New Perspectives = New Choices

34:43 Everything we put out into the world goes through our own filter. Everything we take in from the world also goes through our own filter.

36:00 Expanding your perspective can lead you to live in greater harmony with the world and with others. How?

  • Create opportunities to learn from communities you don’t normally interact with.
  • You can’t say you’re inclusive of a community if you have 0 ongoing perspective from that community.
  • Put yourself in situations that challenge your existing beliefs.
  • Get diverse data. One person doesn’t represent everyone in a certain demographic.
  • Practice what you learn.
  • Listen more.

41:12 Challenge: pick a day where you commit to listening only.

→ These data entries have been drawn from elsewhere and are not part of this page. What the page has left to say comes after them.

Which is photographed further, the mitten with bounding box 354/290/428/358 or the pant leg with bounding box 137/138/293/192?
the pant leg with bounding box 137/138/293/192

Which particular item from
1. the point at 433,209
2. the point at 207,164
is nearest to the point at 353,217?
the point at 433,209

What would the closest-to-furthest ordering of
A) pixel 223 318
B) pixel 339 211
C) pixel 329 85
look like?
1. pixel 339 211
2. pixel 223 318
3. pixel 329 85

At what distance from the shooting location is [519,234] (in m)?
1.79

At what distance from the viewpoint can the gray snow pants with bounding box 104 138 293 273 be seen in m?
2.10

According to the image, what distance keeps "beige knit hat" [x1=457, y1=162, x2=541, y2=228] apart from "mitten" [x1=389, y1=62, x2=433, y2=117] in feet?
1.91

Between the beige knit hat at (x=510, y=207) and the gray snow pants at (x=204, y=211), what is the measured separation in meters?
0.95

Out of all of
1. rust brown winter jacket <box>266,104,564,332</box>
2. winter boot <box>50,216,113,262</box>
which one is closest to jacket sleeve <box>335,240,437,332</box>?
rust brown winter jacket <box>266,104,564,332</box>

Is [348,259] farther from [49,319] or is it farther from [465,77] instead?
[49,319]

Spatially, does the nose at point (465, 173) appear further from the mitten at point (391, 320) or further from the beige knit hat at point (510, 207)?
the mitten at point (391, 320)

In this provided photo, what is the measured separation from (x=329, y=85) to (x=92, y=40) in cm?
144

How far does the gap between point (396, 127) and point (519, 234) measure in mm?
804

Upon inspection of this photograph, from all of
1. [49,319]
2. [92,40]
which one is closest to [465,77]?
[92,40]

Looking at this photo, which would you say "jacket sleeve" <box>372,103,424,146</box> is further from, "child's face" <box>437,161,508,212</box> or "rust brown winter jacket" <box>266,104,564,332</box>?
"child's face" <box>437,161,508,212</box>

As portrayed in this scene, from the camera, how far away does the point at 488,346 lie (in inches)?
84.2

42:25 You don’t have to understand someone else’s perspective to assign value to it.

43:25 How can expanding your perspective benefit you?

45:01 Expanding your perspective gives you more choices!

Next Steps

46:25 Change starts from within. What you want to see, you must reflect from within.

47:02 What now? If you want to do something, consider the following framework:

  • Self-awareness: do the work, reflect on your own perspectives
  • Self-regulation: practice
  • Intentional actions: actions are now authentic because you’ve updated your thoughts and feelings
  • Impact on the world

48:16 “You are not responsible for your first thought. You are responsible for your second thought and first action.”